I'm wondering about the performance of ROW_NUMBER(): In my test case, I have many elements with large number (~100k) entries in each element. I would like to select the first entry for each element:
SELECT * FROM(
SELECT
element, msg, timestamp,
ROW_NUMBER() OVER(PARTITION BY element ORDER BY timestamp) as rank
FROM table
) t1
WHERE rank = 1
It seems excessive to me to need to order all 100k rows for each partition just to keep the first one. Something like a MIN() function should naively perform better.

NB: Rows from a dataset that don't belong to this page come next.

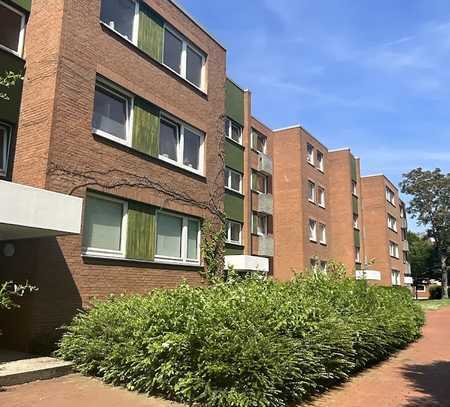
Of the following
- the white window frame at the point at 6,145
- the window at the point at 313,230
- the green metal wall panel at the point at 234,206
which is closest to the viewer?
the white window frame at the point at 6,145

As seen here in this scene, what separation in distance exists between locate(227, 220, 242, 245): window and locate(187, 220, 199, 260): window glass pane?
780cm

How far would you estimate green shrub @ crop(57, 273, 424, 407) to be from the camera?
7145mm

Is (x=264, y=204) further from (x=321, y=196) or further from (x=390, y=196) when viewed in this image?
(x=390, y=196)

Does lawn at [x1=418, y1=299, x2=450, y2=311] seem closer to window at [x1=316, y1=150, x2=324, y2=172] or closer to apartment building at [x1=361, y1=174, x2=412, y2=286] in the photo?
apartment building at [x1=361, y1=174, x2=412, y2=286]

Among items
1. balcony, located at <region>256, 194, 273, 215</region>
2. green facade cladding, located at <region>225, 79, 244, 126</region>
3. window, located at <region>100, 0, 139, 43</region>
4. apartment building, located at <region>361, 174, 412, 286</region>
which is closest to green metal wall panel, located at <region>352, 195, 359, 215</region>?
apartment building, located at <region>361, 174, 412, 286</region>

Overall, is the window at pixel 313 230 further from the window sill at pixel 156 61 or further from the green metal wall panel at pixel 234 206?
the window sill at pixel 156 61

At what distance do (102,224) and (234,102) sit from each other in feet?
49.2

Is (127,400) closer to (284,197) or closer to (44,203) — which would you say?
(44,203)

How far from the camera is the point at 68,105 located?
39.3 feet

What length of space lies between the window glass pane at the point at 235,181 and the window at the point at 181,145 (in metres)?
8.34

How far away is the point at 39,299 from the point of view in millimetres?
10609

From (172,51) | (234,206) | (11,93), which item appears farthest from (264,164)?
(11,93)

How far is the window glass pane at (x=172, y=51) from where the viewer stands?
1634 centimetres

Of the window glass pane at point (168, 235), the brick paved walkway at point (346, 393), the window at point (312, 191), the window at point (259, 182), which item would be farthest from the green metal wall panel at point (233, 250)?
the brick paved walkway at point (346, 393)
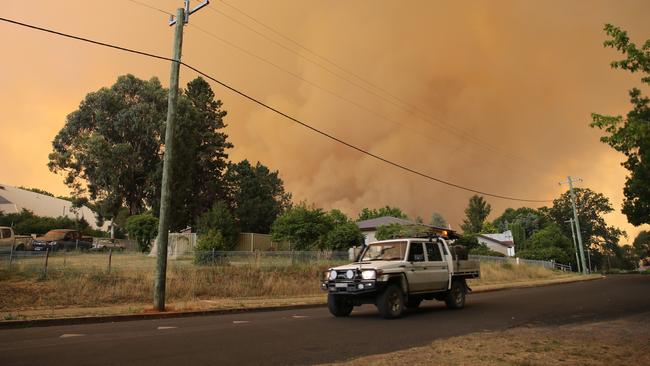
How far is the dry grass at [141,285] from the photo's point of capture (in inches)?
594

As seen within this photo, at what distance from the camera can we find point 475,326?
10.3 m

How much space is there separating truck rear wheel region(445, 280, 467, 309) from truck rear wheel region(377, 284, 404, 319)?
3.03 meters

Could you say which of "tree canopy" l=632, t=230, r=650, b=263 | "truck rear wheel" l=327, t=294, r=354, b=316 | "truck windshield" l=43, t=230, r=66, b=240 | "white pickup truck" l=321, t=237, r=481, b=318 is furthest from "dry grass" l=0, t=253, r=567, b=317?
"tree canopy" l=632, t=230, r=650, b=263

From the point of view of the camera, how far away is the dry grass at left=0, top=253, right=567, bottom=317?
15.1 metres

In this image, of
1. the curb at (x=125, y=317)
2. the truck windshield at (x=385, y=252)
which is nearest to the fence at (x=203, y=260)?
the curb at (x=125, y=317)

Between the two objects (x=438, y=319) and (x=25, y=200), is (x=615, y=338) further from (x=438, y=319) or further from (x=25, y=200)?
(x=25, y=200)

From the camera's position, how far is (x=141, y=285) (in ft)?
55.8

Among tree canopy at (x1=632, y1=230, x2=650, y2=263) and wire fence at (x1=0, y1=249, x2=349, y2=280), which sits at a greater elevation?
tree canopy at (x1=632, y1=230, x2=650, y2=263)

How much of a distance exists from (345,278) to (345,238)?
16894mm

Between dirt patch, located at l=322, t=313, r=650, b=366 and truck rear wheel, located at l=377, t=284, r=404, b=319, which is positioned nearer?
dirt patch, located at l=322, t=313, r=650, b=366

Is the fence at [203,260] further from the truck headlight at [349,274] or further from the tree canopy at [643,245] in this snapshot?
the tree canopy at [643,245]

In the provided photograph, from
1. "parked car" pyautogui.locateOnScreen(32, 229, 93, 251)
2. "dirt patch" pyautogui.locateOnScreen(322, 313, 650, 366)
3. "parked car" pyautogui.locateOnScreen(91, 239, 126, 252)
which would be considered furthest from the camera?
"parked car" pyautogui.locateOnScreen(91, 239, 126, 252)

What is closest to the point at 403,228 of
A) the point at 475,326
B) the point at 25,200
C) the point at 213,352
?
the point at 475,326

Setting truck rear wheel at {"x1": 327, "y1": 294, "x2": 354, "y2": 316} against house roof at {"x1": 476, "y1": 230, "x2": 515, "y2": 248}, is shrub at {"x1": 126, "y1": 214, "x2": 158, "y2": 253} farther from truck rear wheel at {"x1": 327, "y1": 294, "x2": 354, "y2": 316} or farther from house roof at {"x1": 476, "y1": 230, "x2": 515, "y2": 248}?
house roof at {"x1": 476, "y1": 230, "x2": 515, "y2": 248}
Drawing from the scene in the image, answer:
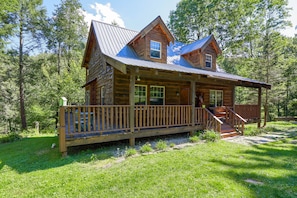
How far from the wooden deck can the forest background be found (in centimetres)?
988

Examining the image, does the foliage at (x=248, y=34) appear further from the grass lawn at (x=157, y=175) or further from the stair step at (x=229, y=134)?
the grass lawn at (x=157, y=175)

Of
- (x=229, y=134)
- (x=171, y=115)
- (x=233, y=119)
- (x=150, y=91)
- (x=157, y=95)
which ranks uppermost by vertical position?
(x=150, y=91)

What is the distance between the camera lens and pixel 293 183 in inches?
150

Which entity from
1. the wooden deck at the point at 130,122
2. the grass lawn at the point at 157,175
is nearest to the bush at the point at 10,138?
the wooden deck at the point at 130,122

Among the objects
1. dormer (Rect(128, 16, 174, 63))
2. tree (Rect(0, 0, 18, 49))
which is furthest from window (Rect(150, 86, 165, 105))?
tree (Rect(0, 0, 18, 49))

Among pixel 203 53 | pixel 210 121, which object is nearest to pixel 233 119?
pixel 210 121

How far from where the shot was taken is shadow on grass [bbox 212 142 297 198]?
3523mm

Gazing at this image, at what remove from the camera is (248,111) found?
12.8 m

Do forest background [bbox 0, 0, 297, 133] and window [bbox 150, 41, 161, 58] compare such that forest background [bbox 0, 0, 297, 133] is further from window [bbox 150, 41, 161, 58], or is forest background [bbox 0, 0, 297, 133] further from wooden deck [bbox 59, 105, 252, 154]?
window [bbox 150, 41, 161, 58]

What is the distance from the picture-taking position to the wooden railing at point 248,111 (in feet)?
40.8

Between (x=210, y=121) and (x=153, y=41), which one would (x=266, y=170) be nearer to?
(x=210, y=121)

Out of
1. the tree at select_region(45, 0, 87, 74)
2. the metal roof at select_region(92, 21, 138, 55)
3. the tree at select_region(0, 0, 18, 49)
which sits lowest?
the metal roof at select_region(92, 21, 138, 55)

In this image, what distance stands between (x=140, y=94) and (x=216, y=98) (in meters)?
6.81

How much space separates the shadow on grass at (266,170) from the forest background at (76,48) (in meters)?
11.3
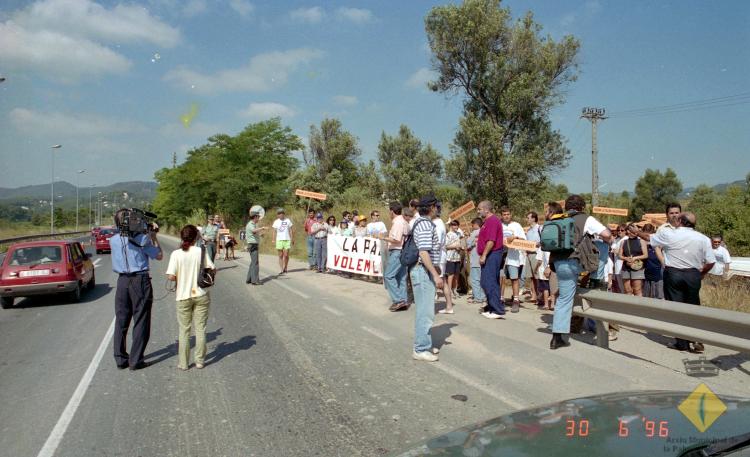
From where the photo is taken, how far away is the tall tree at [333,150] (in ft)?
165

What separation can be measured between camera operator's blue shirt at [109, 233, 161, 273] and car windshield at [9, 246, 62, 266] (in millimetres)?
7149

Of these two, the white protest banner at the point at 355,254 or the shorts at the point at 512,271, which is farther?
the white protest banner at the point at 355,254

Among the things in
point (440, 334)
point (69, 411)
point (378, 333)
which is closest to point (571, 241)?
point (440, 334)

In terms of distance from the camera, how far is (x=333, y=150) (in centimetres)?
5022

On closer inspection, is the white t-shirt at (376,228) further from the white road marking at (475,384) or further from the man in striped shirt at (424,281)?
the white road marking at (475,384)

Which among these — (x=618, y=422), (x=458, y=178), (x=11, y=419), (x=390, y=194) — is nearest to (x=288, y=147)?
(x=390, y=194)

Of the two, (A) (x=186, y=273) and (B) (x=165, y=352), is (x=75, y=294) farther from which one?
(A) (x=186, y=273)

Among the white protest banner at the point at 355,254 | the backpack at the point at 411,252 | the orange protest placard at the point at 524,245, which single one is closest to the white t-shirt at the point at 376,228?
the white protest banner at the point at 355,254

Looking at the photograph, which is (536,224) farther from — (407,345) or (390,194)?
(390,194)

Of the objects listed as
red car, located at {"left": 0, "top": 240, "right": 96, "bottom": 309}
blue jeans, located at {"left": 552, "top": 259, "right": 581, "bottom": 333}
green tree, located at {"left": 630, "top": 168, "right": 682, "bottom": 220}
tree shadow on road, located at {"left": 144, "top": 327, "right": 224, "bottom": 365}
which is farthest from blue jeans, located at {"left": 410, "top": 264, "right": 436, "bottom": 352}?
green tree, located at {"left": 630, "top": 168, "right": 682, "bottom": 220}

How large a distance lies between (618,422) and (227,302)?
1012 centimetres

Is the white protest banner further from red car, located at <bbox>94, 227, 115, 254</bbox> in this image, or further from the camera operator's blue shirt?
red car, located at <bbox>94, 227, 115, 254</bbox>

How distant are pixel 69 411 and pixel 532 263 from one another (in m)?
8.76

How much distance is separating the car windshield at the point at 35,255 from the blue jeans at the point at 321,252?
24.8ft
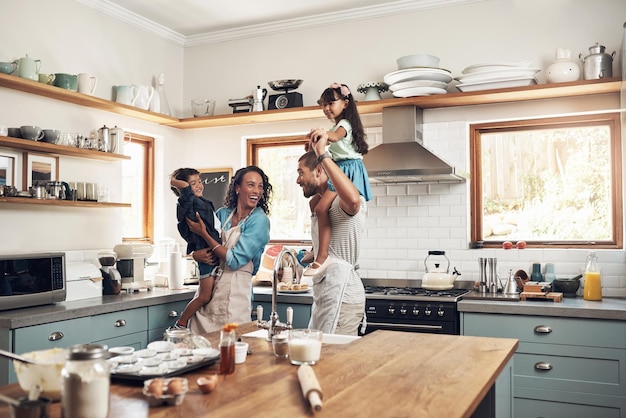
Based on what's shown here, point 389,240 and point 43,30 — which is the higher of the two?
point 43,30

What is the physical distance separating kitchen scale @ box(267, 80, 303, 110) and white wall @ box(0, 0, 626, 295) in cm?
17

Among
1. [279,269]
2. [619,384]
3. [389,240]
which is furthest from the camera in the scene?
[389,240]

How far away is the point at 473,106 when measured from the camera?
4.83m

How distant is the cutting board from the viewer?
407cm

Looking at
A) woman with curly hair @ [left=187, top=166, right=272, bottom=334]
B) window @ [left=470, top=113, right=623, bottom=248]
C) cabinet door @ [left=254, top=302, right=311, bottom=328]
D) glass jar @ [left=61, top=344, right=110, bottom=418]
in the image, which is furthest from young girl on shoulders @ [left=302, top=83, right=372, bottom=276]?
window @ [left=470, top=113, right=623, bottom=248]

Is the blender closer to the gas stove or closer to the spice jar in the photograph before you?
the gas stove

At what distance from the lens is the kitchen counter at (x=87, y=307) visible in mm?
3373

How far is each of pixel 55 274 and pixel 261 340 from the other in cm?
181

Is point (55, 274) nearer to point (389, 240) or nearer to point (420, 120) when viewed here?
point (389, 240)

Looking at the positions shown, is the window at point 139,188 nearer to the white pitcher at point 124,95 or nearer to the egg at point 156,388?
the white pitcher at point 124,95

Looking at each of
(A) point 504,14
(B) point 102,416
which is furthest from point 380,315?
(B) point 102,416

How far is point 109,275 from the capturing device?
4426 millimetres

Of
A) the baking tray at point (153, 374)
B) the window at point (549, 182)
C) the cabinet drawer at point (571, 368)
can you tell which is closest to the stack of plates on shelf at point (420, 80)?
the window at point (549, 182)

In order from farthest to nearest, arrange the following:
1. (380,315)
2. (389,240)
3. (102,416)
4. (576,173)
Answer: (389,240)
(576,173)
(380,315)
(102,416)
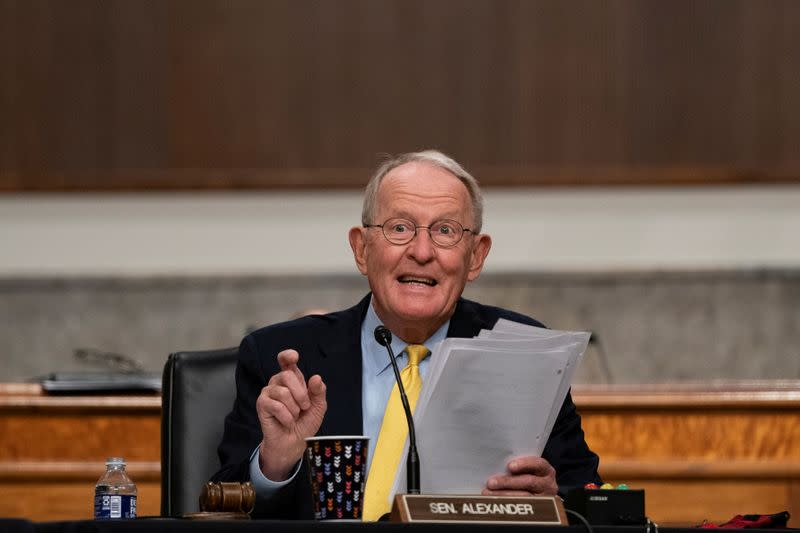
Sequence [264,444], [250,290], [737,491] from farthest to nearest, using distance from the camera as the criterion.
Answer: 1. [250,290]
2. [737,491]
3. [264,444]

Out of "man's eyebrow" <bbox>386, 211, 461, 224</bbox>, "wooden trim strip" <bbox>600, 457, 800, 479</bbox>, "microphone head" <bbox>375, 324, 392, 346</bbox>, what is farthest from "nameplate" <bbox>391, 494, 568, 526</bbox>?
"wooden trim strip" <bbox>600, 457, 800, 479</bbox>

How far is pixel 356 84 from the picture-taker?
15.0ft

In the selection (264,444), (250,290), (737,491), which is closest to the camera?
(264,444)

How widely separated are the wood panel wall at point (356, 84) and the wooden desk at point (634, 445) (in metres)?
1.40

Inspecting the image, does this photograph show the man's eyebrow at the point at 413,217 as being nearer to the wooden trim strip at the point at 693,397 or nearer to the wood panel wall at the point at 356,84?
the wooden trim strip at the point at 693,397

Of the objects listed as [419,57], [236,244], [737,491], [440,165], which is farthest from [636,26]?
[440,165]

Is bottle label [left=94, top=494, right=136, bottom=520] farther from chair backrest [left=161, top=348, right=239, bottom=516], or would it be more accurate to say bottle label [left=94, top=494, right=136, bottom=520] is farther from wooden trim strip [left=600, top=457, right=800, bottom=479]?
wooden trim strip [left=600, top=457, right=800, bottom=479]

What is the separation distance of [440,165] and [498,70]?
217cm

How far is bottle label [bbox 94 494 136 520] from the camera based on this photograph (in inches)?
74.0

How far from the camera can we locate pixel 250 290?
4.41m

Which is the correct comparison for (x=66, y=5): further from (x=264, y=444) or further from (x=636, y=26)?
(x=264, y=444)

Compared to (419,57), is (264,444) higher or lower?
lower

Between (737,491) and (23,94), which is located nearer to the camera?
(737,491)

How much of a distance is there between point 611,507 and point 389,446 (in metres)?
0.59
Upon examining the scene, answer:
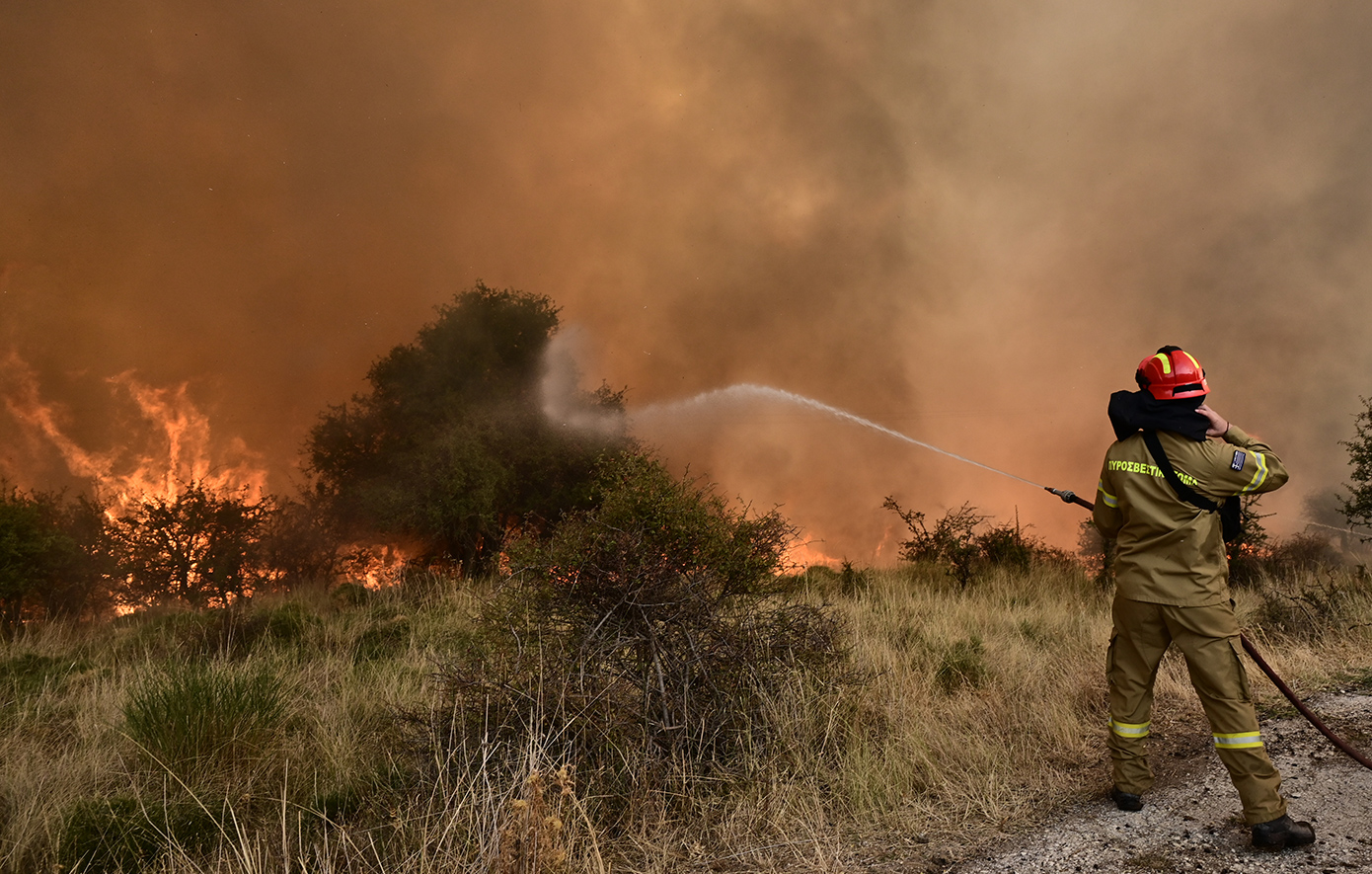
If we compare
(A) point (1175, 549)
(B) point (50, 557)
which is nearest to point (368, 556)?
(B) point (50, 557)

So I tried something like this:
SELECT
element, MIN(a)[0] as timestamp, MIN(a)[1] as msg
FROM(
SELECT element, ARRAY(timestamp, msg) as a
FROM table
) t1
GROUP BY partition
But when comparing the CPU usage for both methods, I'm getting identical performance. Is the ROW_NUMBER() optimizer much smarter than I thought, or am I missing something?
EDIT: Had a bug in my original query. Looking at the results now, it appears like the MIN(ARRAY) method is considerably faster than the ROW_NUMBER() filter. Is there an easier canonical way of implementing a FIRST_ROW OVER( PARTITION) filter without having to define a massive array and then deconstruct it?